EXERCISE DESCRIPTION:
Could you write out every line of the records below again, requests included, but scale each coordinate in the answers by 0.95 and round to whole numbers, with halves going up? Leave the numbers in the requests as they are, and omit the pictures from your reply.

Data items
========================================================================
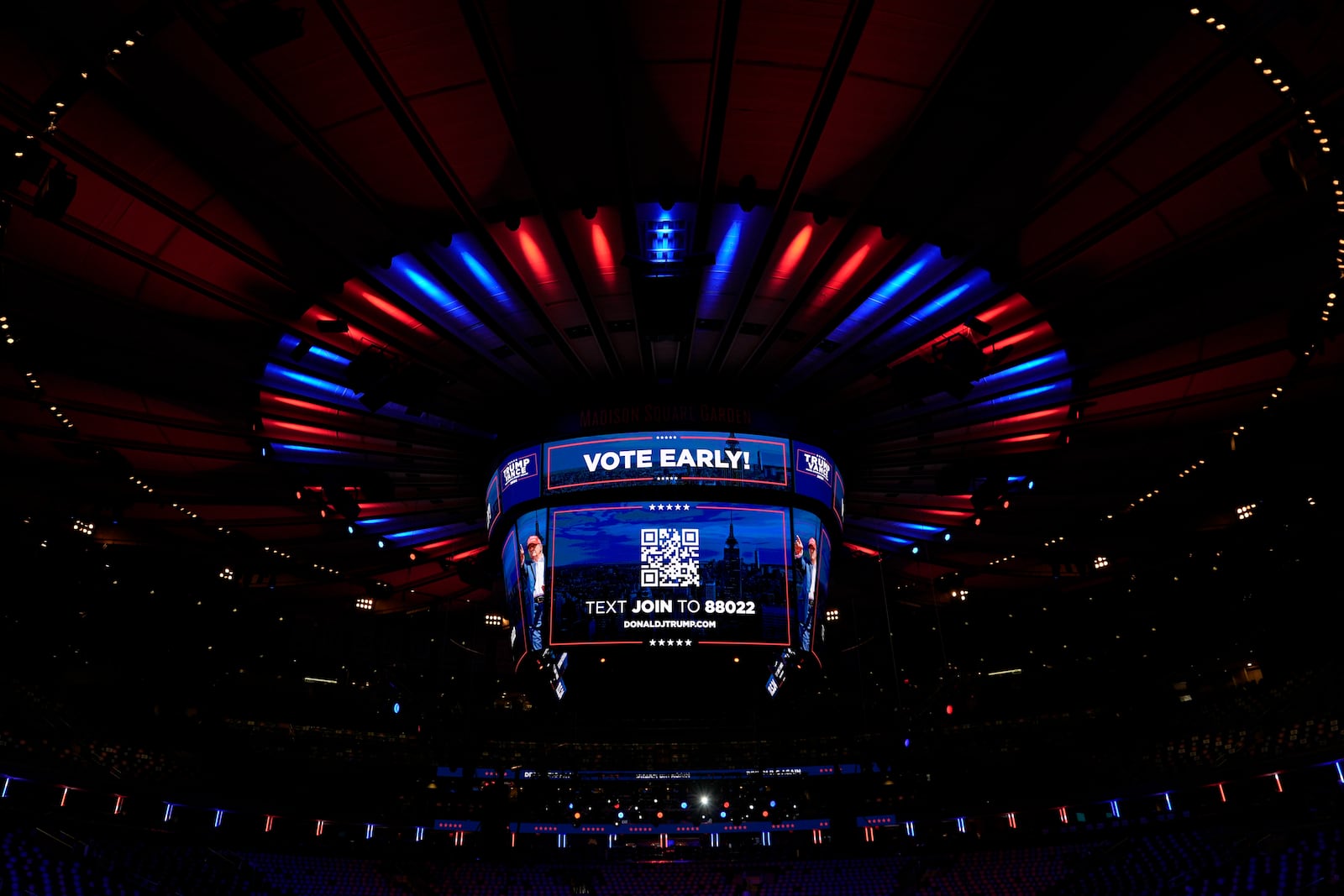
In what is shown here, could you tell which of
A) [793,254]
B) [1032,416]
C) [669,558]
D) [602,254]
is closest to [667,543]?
[669,558]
========================================================================
TASK SOLUTION:
In what is shown here, could you tell which of
A) [793,254]
B) [1032,416]
C) [669,558]
D) [602,254]
is closest to [667,543]?
[636,530]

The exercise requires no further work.